Creating Maps in R
This script outlines the steps that one would need to take to make their first map in R.
1. Load the libraries required
#install.packages("tidyverse")
library(tidyverse) # A family of packages used to clean, process, model, and visualize data
# install.packages("sf")
library(sf) # Offers Support for simple features, a standardized way to encode spatial vector data. Binds to 'GDAL' for reading and writing data, to 'GEOS' for geometrical operations, and to 'PROJ' for projection conversions and datum transformations.
# install.packages("devtools")
# devtools::install_github("Shelmith-Kariuki/rKenyaCensus")

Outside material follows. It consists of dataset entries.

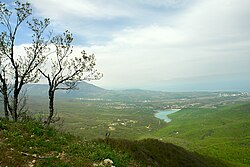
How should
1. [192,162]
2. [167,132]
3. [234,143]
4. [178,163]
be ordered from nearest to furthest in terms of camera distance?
[178,163]
[192,162]
[234,143]
[167,132]

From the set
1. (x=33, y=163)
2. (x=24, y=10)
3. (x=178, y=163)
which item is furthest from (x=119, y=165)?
(x=178, y=163)

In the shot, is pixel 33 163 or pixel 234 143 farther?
pixel 234 143

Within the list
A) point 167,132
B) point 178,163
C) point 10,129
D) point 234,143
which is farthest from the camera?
point 167,132

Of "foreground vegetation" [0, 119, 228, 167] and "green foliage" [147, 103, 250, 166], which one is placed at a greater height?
"foreground vegetation" [0, 119, 228, 167]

library(rKenyaCensus) # Contains the 2019 Kenya Census data
# install.packages("ggplot2")
library(ggplot2) # Used for creating amazing pretty graphs in R
# install.packages("tmap") #Thematic maps are geographical maps in which spatial data distributions are visualized
library(tmap)
# install.packages("leaflet") # Used for creating interactive maps
library(leaflet)
2. Read in the Kenya boundaries shapefiles
### Method 1
# KenyaSHP <- st_read("../Documents/PersonalDevelopment/GIS/Kenya counties/Kenya_counties.shp", quiet = TRUE, stringsAsFactors = FALSE, as_tibble = TRUE)
### Method 2
KenyaSHP <- read_sf("Kenya counties/Kenya_counties.shp", quiet = TRUE, stringsAsFactors = FALSE,as_tibble = TRUE)
### To easily view the shapefile in RStudio View pane, you can drop the geometry column and view the rest of the data.

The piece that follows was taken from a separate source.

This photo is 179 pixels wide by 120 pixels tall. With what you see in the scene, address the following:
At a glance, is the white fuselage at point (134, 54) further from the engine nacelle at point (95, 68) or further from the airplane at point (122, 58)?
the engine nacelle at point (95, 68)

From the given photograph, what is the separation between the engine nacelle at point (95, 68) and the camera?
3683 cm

### View(KenyaSHP %>% st_drop_geometry())
2.1 Inspect a few rows
print(KenyaSHP[6:9], n = 3)
#> Simple feature collection with 47 features and 3 fields
#> geometry type: MULTIPOLYGON
#> dimension: XY
#> bbox: xmin: 33.91182 ymin: -4.702271 xmax: 41.90626 ymax: 5.430648
#> geographic CRS: WGS 84
#> # A tibble: 47 x 4
#> COUNTY Shape_Leng Shape_Area geometry
#> <chr> <dbl> <dbl> <MULTIPOLYGON [°]>
#> 1 Turkana 15.0 5.68 (((35.79593 5.344486, 35.79659 5.344676, 35.797…
#> 2 Marsab… 12.0 6.18 (((36.05061 4.456218, 36.23184 4.451243, 36.245…
#> 3 Mandera 7.36 2.12 (((41.62133 3.976735, 41.62272 3.978599, 41.623…
#> # … with 44 more rows
2.2 Inspect the column names
colnames(KenyaSHP)
#> [1] "OBJECTID" "AREA" "PERIMETER" "COUNTY3_" "COUNTY3_ID"
#> [6] "COUNTY" "Shape_Leng" "Shape_Area" "geometry"
#names(KenyaSHP)
2.3 Inspect the class of the shapefile
class(KenyaSHP)
#> [1] "sf" "tbl_df" "tbl" "data.frame"
2.4 Look at the variable data types
glimpse(KenyaSHP)
#> Rows: 47
#> Columns: 9
#> $ OBJECTID <int> 1, 2, 3, 4, 5, 6, 7, 8, 9, 10, 11, 12, 13, 14, 15, 16, 17,…
#> $ AREA <dbl> 5.677, 6.177, 2.117, 4.610, 0.740, 1.713, 2.060, 0.877, 0.…
#> $ PERIMETER <dbl> 15.047, 11.974, 7.355, 9.838, 5.030, 8.311, 10.181, 5.964,…
#> $ COUNTY3_ <dbl> 2, 3, 4, 5, 6, 7, 8, 9, 10, 11, 12, 13, 14, 15, 16, 17, 18…
#> $ COUNTY3_ID <dbl> 1, 2, 3, 4, 5, 6, 7, 8, 9, 10, 11, 12, 13, 14, 15, 16, 17,…
#> $ COUNTY <chr> "Turkana", "Marsabit", "Mandera", "Wajir", "West Pokot", "…
#> $ Shape_Leng <dbl> 15.046838, 11.974165, 7.355154, 9.838408, 5.030271, 8.3110…
#> $ Shape_Area <dbl> 5.67698507, 6.17683074, 2.11719607, 4.60958923, 0.74048058…
#> $ geometry <MULTIPOLYGON [°]> MULTIPOLYGON (((35.79593 5...., MULTIPOLYGON …
2.5 View the geometry column
KenyaSHP_geometry <- st_geometry(KenyaSHP)
### View one geometry entry
KenyaSHP_geometry[[1]]
2.6 Geometry columns have their own class
class(KenyaSHP_geometry) #sfc, the list-column with the geometries for each feature
#> [1] "sfc_MULTIPOLYGON" "sfc"
class(KenyaSHP_geometry[[1]]) #sfg, the feature geometry of an individual simple feature
#> [1] "XY" "MULTIPOLYGON" "sfg"
3. Change the projection of the shapefiles
### This line is not necessary since the shapefile is already in the WGS 84 projection.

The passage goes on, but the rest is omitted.